And for people who just instantly condemn these guys, there are levels of guilt, and also many levels of political understanding. If you just dismiss them all as jerks, then you may well miss what really went on, in that incident, and in other events. How were they recruited? For instance, Rumsfeld promised "flowers and cheers." Were they told that they would simply be doing routine guard duty in a situation that the US military had already stabilized--easy, non-dangerous duty in a place where civil order had already been established? How were they trained? What were they expecting? What were they told the rules were (if any)? Were/are some just ordinary cop type guys, who got lured by the money, but with generally good intent (say, feeding their families, putting their kids through college)? Were/are some of them picked/trained for death squad activity, for torture, to do special favors for Rumsfeld, Chalabi, or other malefactors?

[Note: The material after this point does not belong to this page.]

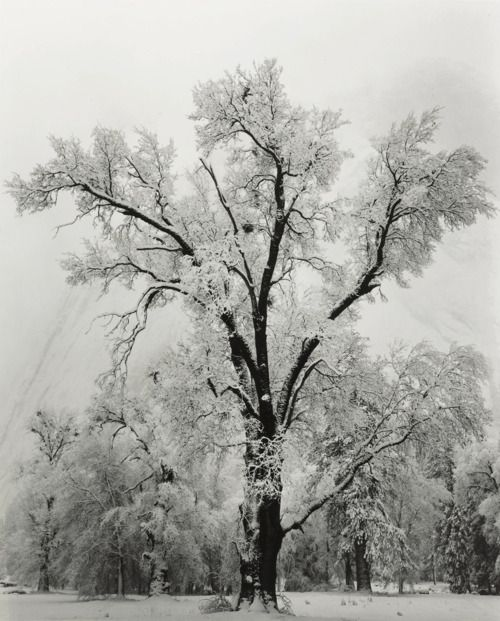 Ansel Adams, Oak Tree, Snow Storm, Yosemite, from ...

Details are important. And I'm especially intrigued by the fact that these Falluja patrols were supposed to have six members, and that the mercenaries themselves objected to going on an undermanned mission. Who gave that order? Where did that order originate? Also, why was Blackwater given this mission--in this dangerous and explosive situation--and not regular army? And, what WAS the mission? Something smells here, and not only the family members, but also we, the American people, who were/are paying this bill have a right to know the full story of this incident, and of all Blackwater activity in Iraq.

There is a parallel situation developing in Colombia, where rightwing paramilitaries with very close ties to the Uribe government--upon whom the Bush Junta has larded billions of our tax dollars in military aid--have been torturing, shooting and chainsawing union activists, poor peasant farmers and political leftists, and throwing their remains into mass graves. They have also been engaged in large scale drug trafficking. The former chief of intelligence, the chief of the military and many Uribe office holders including relatives have been implicated. One witness/whistleblower is a young man who was recruited as a teenager. As I said, there are levels of guilt. Others have been confessing to get amnesty. A "truth and reconciliation" process is going on. Although this means that some guilty persons may escape with no punishment--and some have accused arrested paramilitary leaders of continuing to direct crimes from prison--at least the truth is becoming known. We need such a process here, I think. We NEED TO KNOW what our government has been doing, what it has been funding and ordering, in order to prevent such things from ever happening again. It shouldn't be a matter of condemning everybody--all Bushites, all mercenaries--forgetting about them and moving on. Truth needs to be told. It is essential to democracy and good government. And victims need to have at least that justice--the truth.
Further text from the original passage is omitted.